In 4 families with X-linked mental retardation, Vandewalle et al. (2009) identified copy number gain of an identical 0.3-Mb region at chromosome Xq28 that included 18 annotated genes. Of these, RPL10 (312173), ATP6AP1 (300197), and GDI1 (300104) are expressed in brain. Vandewalle et al. (2009) considered GDI1 the most likely candidate gene in the region, as its copy number correlated perfectly with severity of clinical features and mutations in GDI1 have been found to cause mental retardation. Families 1 and 3 carried 3 copies of GDI1, family 2 carried 5, and family 4, 2. Vandewalle et al. (2009) noted that the duplicated region of chromosome Xq28 harbored by affected individuals did not contain the MECP2 gene (300005) and is thus distinct from the duplicated region associated with MECP2 duplication syndrome (300260). Clinical features also differ.

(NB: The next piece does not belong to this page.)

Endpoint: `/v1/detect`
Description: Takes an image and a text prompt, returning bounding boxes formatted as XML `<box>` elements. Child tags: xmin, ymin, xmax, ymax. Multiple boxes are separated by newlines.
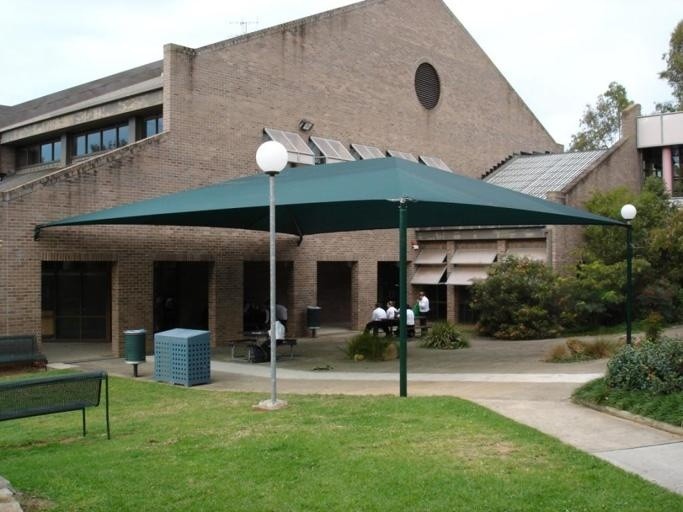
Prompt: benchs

Fusco et al. (2010) commented on the paper by Vandewalle et al. (2009). They differed with the conclusion of Vandewalle et al. (2009) that increased GDI1 expression is likely to be responsible for the mental retardation seen in this duplication syndrome, and considered the IKBKG gene (300248), also in the interval, to be likely to play a role in the mental retardation associated with this duplication. Fusco et al. (2010) concluded that the presence of high repetitive DNA sequence families, low copy repeats (LCRs), and a nonprocessed pseudogene sequence in the Xq28 region can enhance homologous recombination, and that several studies had pointed out the ability of L1 and L2 copies to recombine giving rise to both pathologic and nonpathologic structural variants. The recombinant alleles reported by Vandewalle et al. (2009) fit very well with these previous findings. In addition, Fusco et al. (2010) wondered whether any other gene in the duplicated region may play a role in the mental retardation phenotype described by the authors and, in particular, favored the analysis of IKBKG because it is located exactly in the recombination region, and because studies had suggested that any upregulation or decreased expression may cause cellular dysfunction, and thus disease, in a tissue (brain)-specific manner. Froyen (2010) replied to Fusco et al. (2010) on behalf of Vandewalle et al. (2009).